Faith Munyao, Veronicah Mwania and Beate Ringwald conduct a community based participatory research (CBPR) study on prevention of intimate partner violence and HIV in Gitathuru, Korogocho, Nairobi, Kenya. In this blog they share their experience of conducting this ARISE-affiliated project together.
Beate: After working from home for five months, I was excited about the restart of the study (my PhD research project) in August. It has already been a great learning journey for me, and I am grateful that you have joined me. I have been exposed to participatory group work since my time as a youth leader in my local parish. Since then, I have used it a lot in my work. But this is the first time that you have used a participatory approach to research. How do you like it?

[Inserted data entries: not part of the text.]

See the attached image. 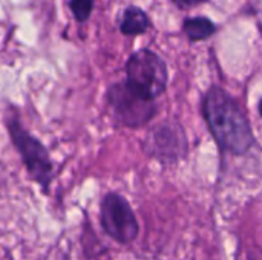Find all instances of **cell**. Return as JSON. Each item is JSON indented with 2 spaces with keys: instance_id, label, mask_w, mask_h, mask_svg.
Here are the masks:
<instances>
[{
  "instance_id": "cell-1",
  "label": "cell",
  "mask_w": 262,
  "mask_h": 260,
  "mask_svg": "<svg viewBox=\"0 0 262 260\" xmlns=\"http://www.w3.org/2000/svg\"><path fill=\"white\" fill-rule=\"evenodd\" d=\"M204 118L216 143L232 153H246L253 146L252 127L238 103L223 89L212 87L203 103Z\"/></svg>"
},
{
  "instance_id": "cell-2",
  "label": "cell",
  "mask_w": 262,
  "mask_h": 260,
  "mask_svg": "<svg viewBox=\"0 0 262 260\" xmlns=\"http://www.w3.org/2000/svg\"><path fill=\"white\" fill-rule=\"evenodd\" d=\"M126 84L138 95L155 100L161 95L167 84V69L164 61L152 51L143 49L135 52L126 66Z\"/></svg>"
},
{
  "instance_id": "cell-3",
  "label": "cell",
  "mask_w": 262,
  "mask_h": 260,
  "mask_svg": "<svg viewBox=\"0 0 262 260\" xmlns=\"http://www.w3.org/2000/svg\"><path fill=\"white\" fill-rule=\"evenodd\" d=\"M8 127L14 146L20 152L28 172L38 184L48 187L52 176V164L46 149L38 139L32 138L17 121H9Z\"/></svg>"
},
{
  "instance_id": "cell-4",
  "label": "cell",
  "mask_w": 262,
  "mask_h": 260,
  "mask_svg": "<svg viewBox=\"0 0 262 260\" xmlns=\"http://www.w3.org/2000/svg\"><path fill=\"white\" fill-rule=\"evenodd\" d=\"M101 225L120 244H130L138 234V222L130 205L115 193L107 195L101 204Z\"/></svg>"
},
{
  "instance_id": "cell-5",
  "label": "cell",
  "mask_w": 262,
  "mask_h": 260,
  "mask_svg": "<svg viewBox=\"0 0 262 260\" xmlns=\"http://www.w3.org/2000/svg\"><path fill=\"white\" fill-rule=\"evenodd\" d=\"M109 104L115 118L126 126H141L155 113L154 101L138 95L126 83L111 87Z\"/></svg>"
},
{
  "instance_id": "cell-6",
  "label": "cell",
  "mask_w": 262,
  "mask_h": 260,
  "mask_svg": "<svg viewBox=\"0 0 262 260\" xmlns=\"http://www.w3.org/2000/svg\"><path fill=\"white\" fill-rule=\"evenodd\" d=\"M120 28H121V32L126 35L143 34L149 28V18L141 9L132 6L124 11Z\"/></svg>"
},
{
  "instance_id": "cell-7",
  "label": "cell",
  "mask_w": 262,
  "mask_h": 260,
  "mask_svg": "<svg viewBox=\"0 0 262 260\" xmlns=\"http://www.w3.org/2000/svg\"><path fill=\"white\" fill-rule=\"evenodd\" d=\"M184 32L190 40H206L215 32V25L204 17H193L184 21Z\"/></svg>"
},
{
  "instance_id": "cell-8",
  "label": "cell",
  "mask_w": 262,
  "mask_h": 260,
  "mask_svg": "<svg viewBox=\"0 0 262 260\" xmlns=\"http://www.w3.org/2000/svg\"><path fill=\"white\" fill-rule=\"evenodd\" d=\"M69 8L74 14V17L78 21H86L92 12L94 8V0H71Z\"/></svg>"
},
{
  "instance_id": "cell-9",
  "label": "cell",
  "mask_w": 262,
  "mask_h": 260,
  "mask_svg": "<svg viewBox=\"0 0 262 260\" xmlns=\"http://www.w3.org/2000/svg\"><path fill=\"white\" fill-rule=\"evenodd\" d=\"M180 2H184V3H196V2H201V0H180Z\"/></svg>"
},
{
  "instance_id": "cell-10",
  "label": "cell",
  "mask_w": 262,
  "mask_h": 260,
  "mask_svg": "<svg viewBox=\"0 0 262 260\" xmlns=\"http://www.w3.org/2000/svg\"><path fill=\"white\" fill-rule=\"evenodd\" d=\"M259 113H261V115H262V101H261V103H259Z\"/></svg>"
}]
</instances>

Faith: It is a unique kind of research, because the community is fully engaged.
Veronicah: I love it. To me, this is the best approach that I have experienced so far. The participatory research approach puts value on the people. The community is involved in the research and drives the process. It gives people the time to digest information. It does not impose foreign ideas on the community, is very inclusive, and empowers the community.
Faith: This is an opportunity to learn how research with communities can be done differently. I like about the participatory approach to see how eager community co-researchers are to learn and come up with ideas on how to do things. For example, they came up with a name for themselves. The community co-researchers are involved in all steps of the study, unlike in other studies where they are mainly engaged as informants during data collection or involved as data collectors. I like the formation of the local research team and the capacity building of the community co-researchers. When discussing their tasks with them, they were free to say what they want and what they do not want to do.
Veronicah: The participatory approach creates partnerships between community members, national and international researchers. For this long-term engagement, ethical considerations become an ongoing process throughout the study and are not a one-off exercise.
Beate: It sounds like you see great potential in participatory research. What are its benefits?
Veronicah: Participatory research, especially the visual methods that we use, offers unique learning about the study topic. It also gives us as researchers time to learn as we go and adjust. Regular debriefing has proven to be very useful.
Faith: Researchers are likely to get more information, because visual methods offer new ways of seeing. They do not restrict participants on what to say and not to say. I also see that the community co-researchers feel appreciated. They are given the opportunity to share the problems at the community. The weekly meetings and reflections give them also the time to digest information.
Veronicah: I agree. The community is fully engaged in identifying the problem and seeking solutions. In the process, capacity of community co-researchers is built. I hope by the end of the study we will be leaving the community impacted.
Beate: As you mentioned, participatory research involves long-term engagement with the community. This is different from many other studies whereby community members are met once for a short period of time. What challenges do you foresee, and how could we mitigate them?
Faith: So far, time has been a challenge. Everything takes longer than anticipated, including time for tea breaks, an important time for bonding and socialising.
Beate: True, we often have ambitious time plans. Time indicated in guidelines for methods is usually underestimated. I am learning how to make more feasible plans for our meetings and give room for in-depth discussions.
Veronicah: The study requires commitment of community co-researchers over a long period of time, with regular meetings on Saturday mornings. It is challenging if co-researchers are missing meetings due to other commitments. Being flexible and adjusting meeting times to dates when many are available has been useful.
Beate: We are still at the beginning of the study. I am looking forward to the joined data collection and analysis with co-researchers. What are you looking forward to?
Veronicah: I look forward to finalizing the definition of intimate partner violence and to discussions on power dynamics in the community that influence HIV and intimate partner violence risk. I also want to see us achieving the study objectives. I can’t wait to see the impact of the study on the community.
Faith: I am curious to explore with the community how intimate partner violence and HIV intersect and the solutions that they will come up with. Also, I am looking forward to seeing sustainability and ownership of the project by the community.
Beate: This is awesome. Thank you very much, Faith and Vero for sharing your experiences and reflections on community based participatory research with me and the ARISE family.
Faith Munyao is a Kenyan researcher with four years of experience in HIV and Gender Based Violence-related qualitative research.
Veronicah Mwania is a Kenyan researcher with 17 years of experience in market research and health research.
Beate Ringwald has five years of experience in desk-based global health research and over ten years of experience in participatory work with youth, women and communities.
Within the ARISE Hub, this research project is a partnership between LSTM, LVCT Health and Gitathuru village. The study seeks to strengthen community capacity to prevent intimate partner violence and HIV in Gitathuru, Korogocho, Nairobi, Kenya. It is guided by the ALIV[H]E framework, which stands for Action Linking Initiatives on Violence against women and HIV Everywhere. Locally the study is known as the Korogocho ALIV[H]E study.